While 14 countries thus far have called for a ban on fully autonomous weapons systems,Canada, along with other countries, has decided to take a more restrained approach. The countries at CCW recommended the creation of a Group of Governmental Experts (GGE) to further explore the topic; the final decision on the recommendation will be made at the CCW’s Fifth Review Conference this December.

At the April meetings, Canadian representatives were clear that, although they were worried by the increased autonomy of weapons systems, they did not wish to impact the development of dual-use technology. In other words, much of the technology that would be used to develop LAWS would be developed for other purposes, including civilian uses. Canada has also asked for clarification of the notion of meaningful human control by the GGE.

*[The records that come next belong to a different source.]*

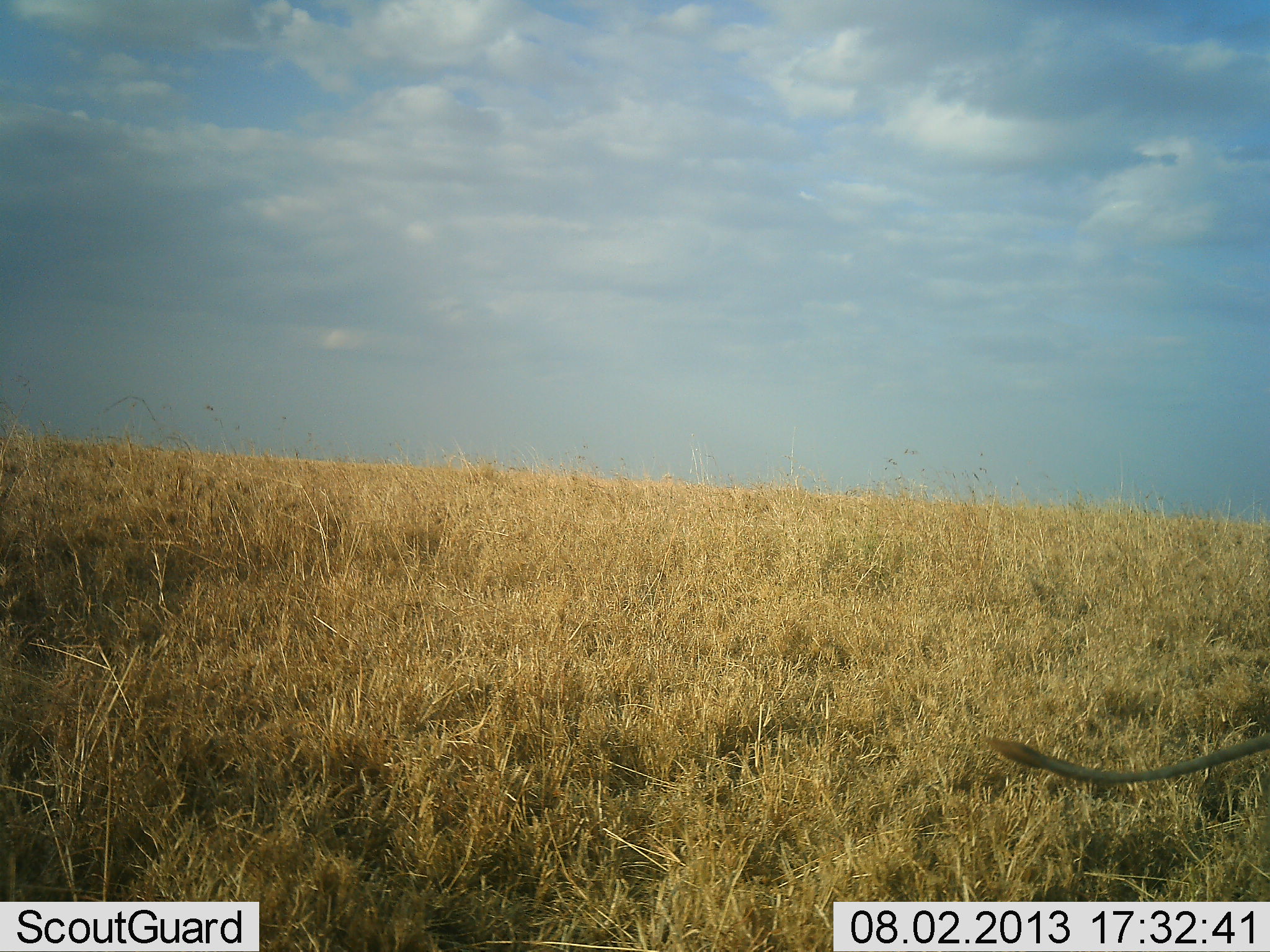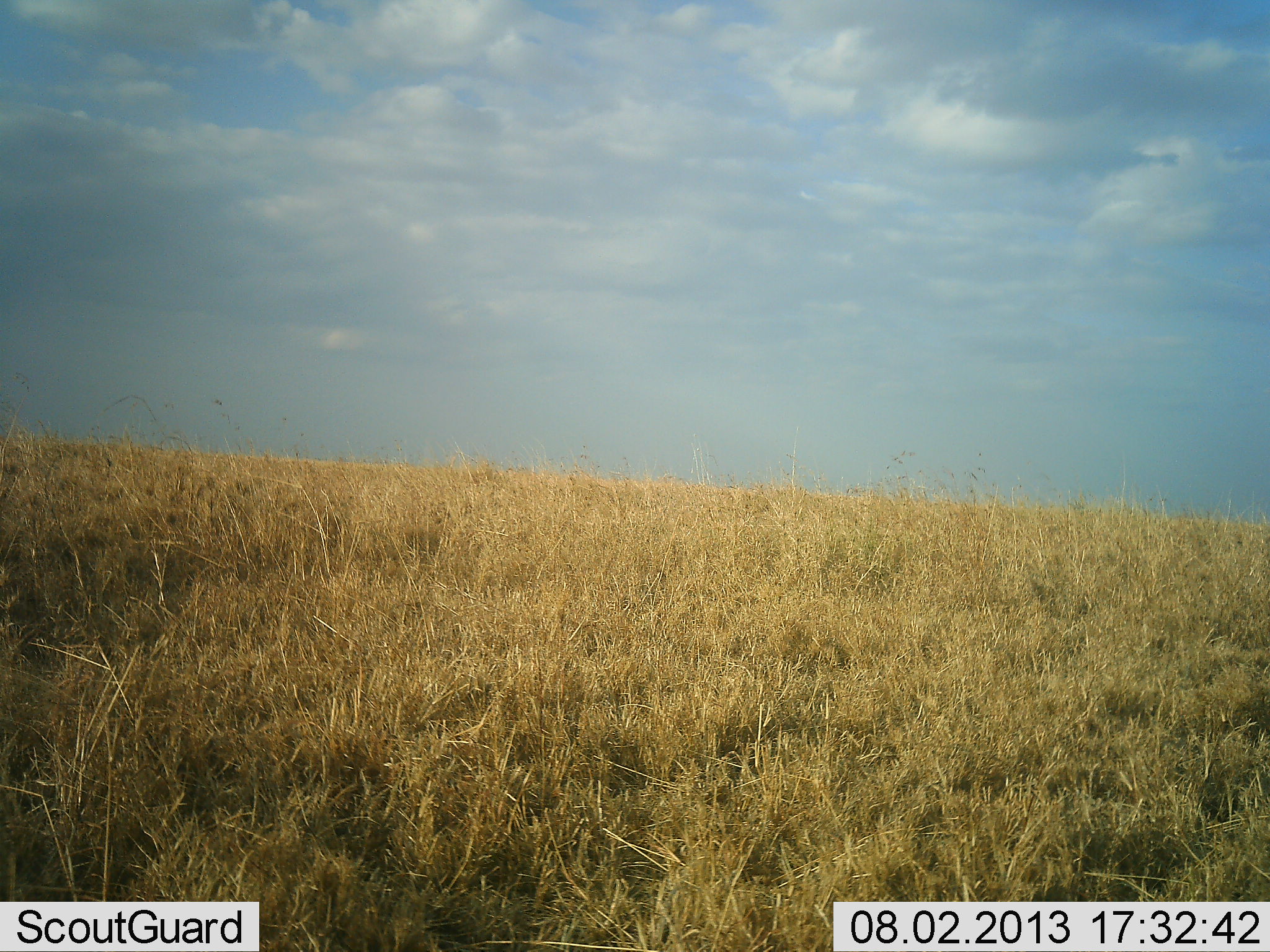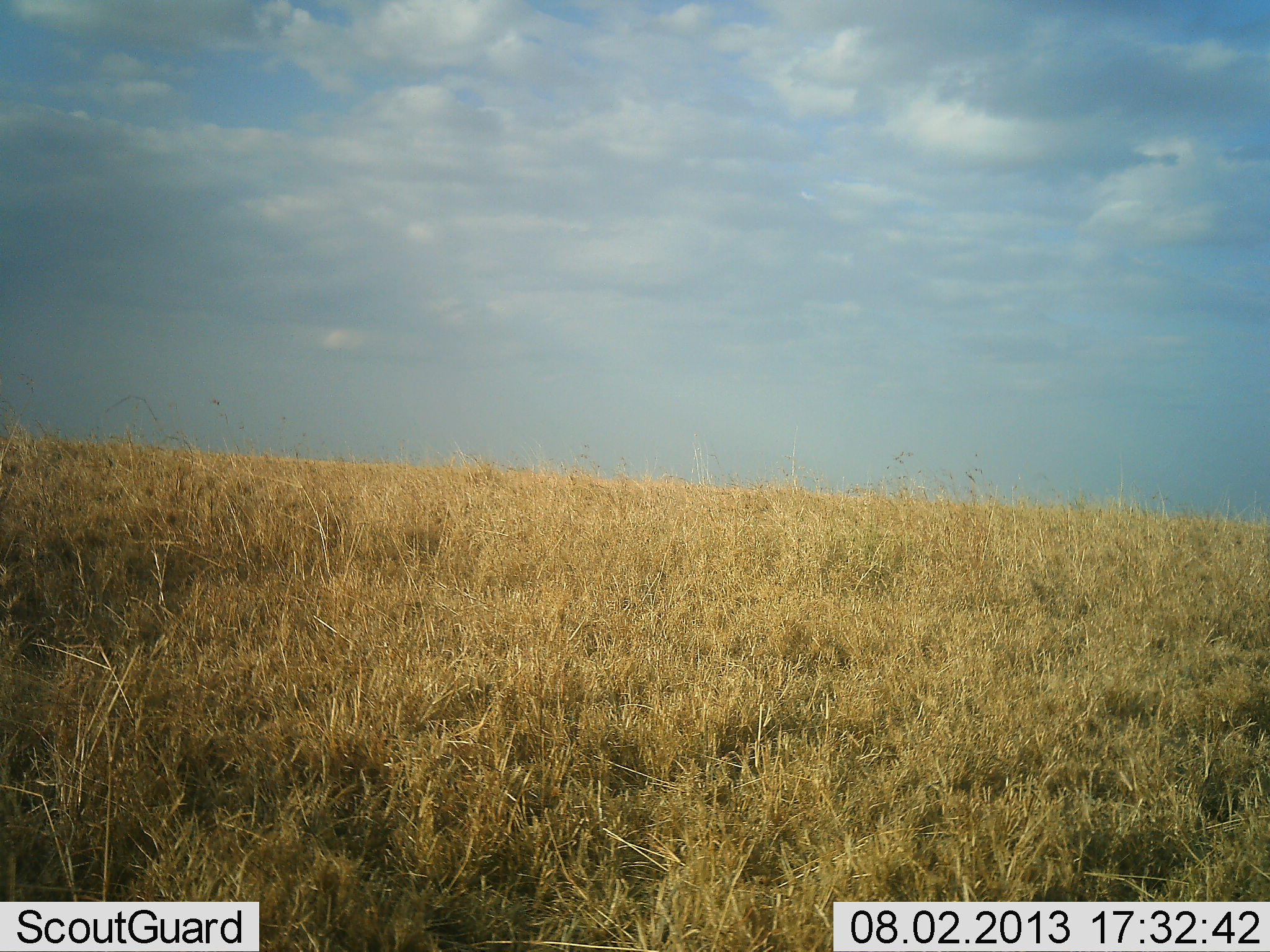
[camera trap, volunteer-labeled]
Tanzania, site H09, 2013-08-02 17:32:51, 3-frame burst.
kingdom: Animalia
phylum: Chordata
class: Mammalia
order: Artiodactyla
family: Suidae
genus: Phacochoerus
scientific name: Phacochoerus africanus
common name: warthog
Warthog (Phacochoerus africanus), count 1. Behavior (volunteer vote fractions): standing 50%, resting 12%, moving 38%, interacting 0%. Young present (vote fraction): 0%. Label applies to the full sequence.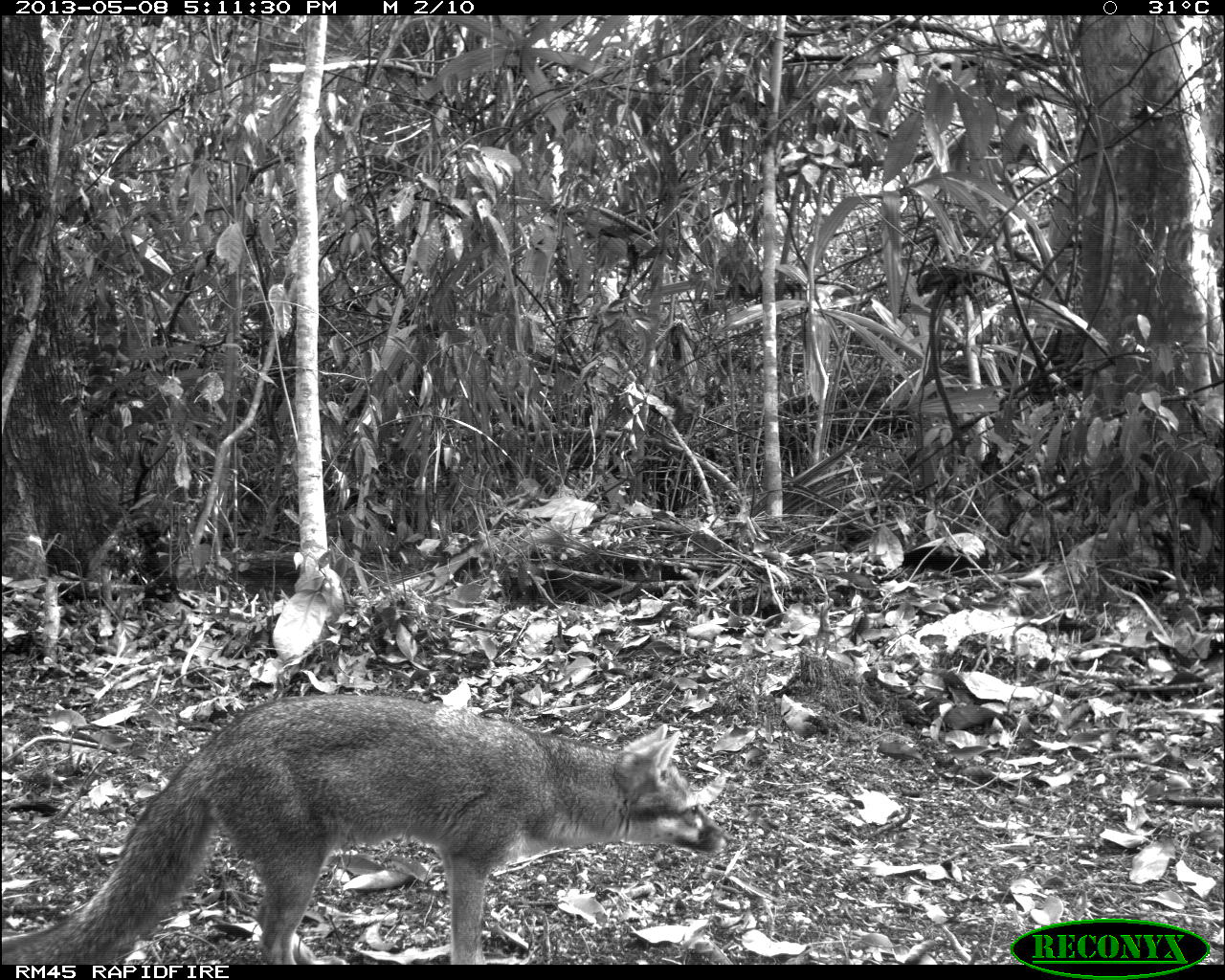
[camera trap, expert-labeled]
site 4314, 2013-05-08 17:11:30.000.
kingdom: Animalia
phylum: Chordata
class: Mammalia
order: Carnivora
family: Canidae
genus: Urocyon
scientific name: Urocyon cinereoargenteus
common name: gray fox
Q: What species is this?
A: Urocyon cinereoargenteus (gray fox).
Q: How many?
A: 1.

Concerns about the effects of a ban on dual-use technology are understandable but overstated. At the April meeting and in wider discussions, engineers and robotics experts suggest that the “kill” button or algorithm in fully autonomous weapons systems is not needed in future developments of robotics and civilian technology. One such engineering firm, Waterloo-based robotics company, Clearpath Robotics, has taken a stand against the creation of fully autonomous weapons systems.

Both industry and government must address the threat of killer robots. Companies such as Clearpath Robotics have taken the lead and other tech companies should follow. Now is the time for the Canadian government to also show leadership at the UN by supporting the ban on fully autonomous weapons.